**Source:**
Good morning BP nation,
I have just become aware of the Series LLC, which appears to afford much better asset protection than a standard LLC due to the ability to essentially nest entities within each other. Based off some quick preliminary research, it would appear I can not create a Series LLC in my home state of Arizona however could I not just form the Series LLC in let's say, Texas, and just go through the process of domestication to move it to AZ? Or does the fact that Arizona doesn't allow the formation of Series LLC's prevent me from even moving one in? As always, I appreciate the help BP.
@Joseph Lucas Jr I will IM yu. Short of it you can form one in lets say TX, NV, Delaware, and use them everywhere. You can incorporate a Texas series LLC and use it everywhere you want to invest in.
But could I domesticate to Arizona and still keep the Series LLC intact? Or would it have to stay in Texas to keep the protection of a Series LLC? Because I would rather move it here and avoid having to operate as a foreign entity in Arizona and file in two different states. Just less hassle.
@Joseph Lucas Jr as of now AZ does not recognize the series LLC, so you would have to operate as a foreign entity doing business as in AZ. But it is not very difficult tax wise filing. AZ will eventually have a Series LLC option I think since AZ is competing for Asset Protection business with Nevada, Texas and Delaware. AZ does offer something like the series LLC that we use with L&L called a family limited partnership that acts as a holding company which you then can have similar set up of child LLC set up under it. I do this with Lodmell and Lodmell who really specialize in Bridge Trusts. The AZ Family Limited Partnership is the base level for scalability for clients who then grow into the Bridge Trust. So many options exist. I would say if the goal is AP, the more important thing is the Jurisdiction of where you create your company, not if I have to file one more document. TX, NV and DE are the best. AZ is coming along. If you use the correct structure and clauses. Why a phone call is a lot more informative way to talk options per situations then just quick forum post being taken at face value.

**Available data:**

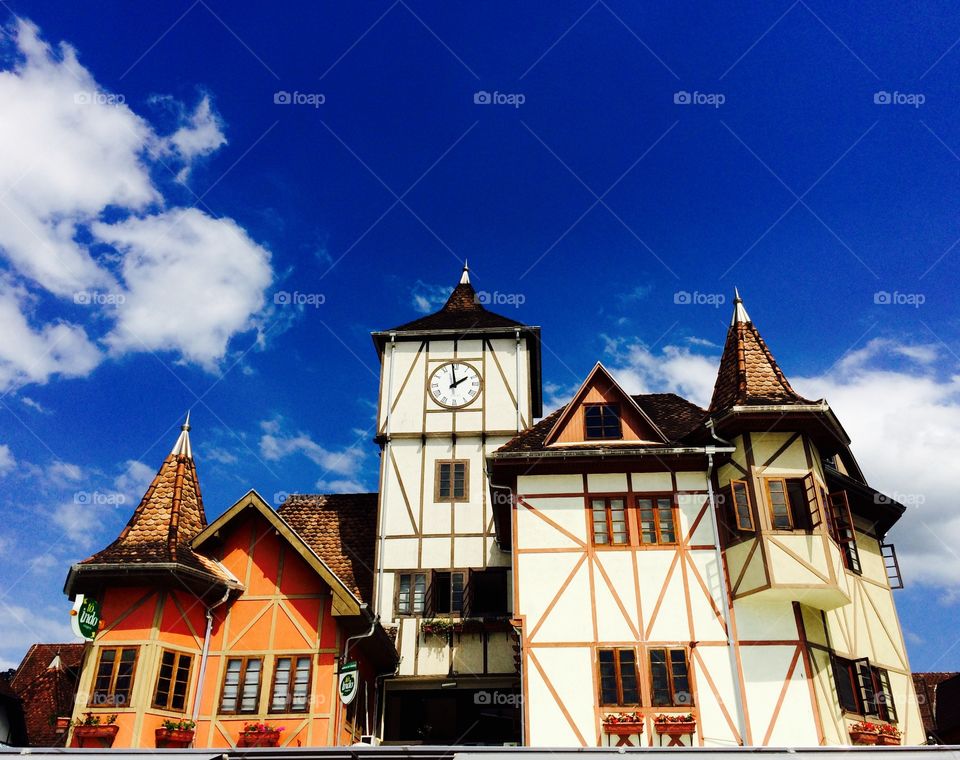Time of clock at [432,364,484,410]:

**Directions:** Duplicate the passage of the Series LLC forum thread above between "Good morning BP" and "to invest in.", inclusive.

**Correct result:**
Good morning BP nation,
I have just become aware of the Series LLC, which appears to afford much better asset protection than a standard LLC due to the ability to essentially nest entities within each other. Based off some quick preliminary research, it would appear I can not create a Series LLC in my home state of Arizona however could I not just form the Series LLC in let's say, Texas, and just go through the process of domestication to move it to AZ? Or does the fact that Arizona doesn't allow the formation of Series LLC's prevent me from even moving one in? As always, I appreciate the help BP.
@Joseph Lucas Jr I will IM yu. Short of it you can form one in lets say TX, NV, Delaware, and use them everywhere. You can incorporate a Texas series LLC and use it everywhere you want to invest in.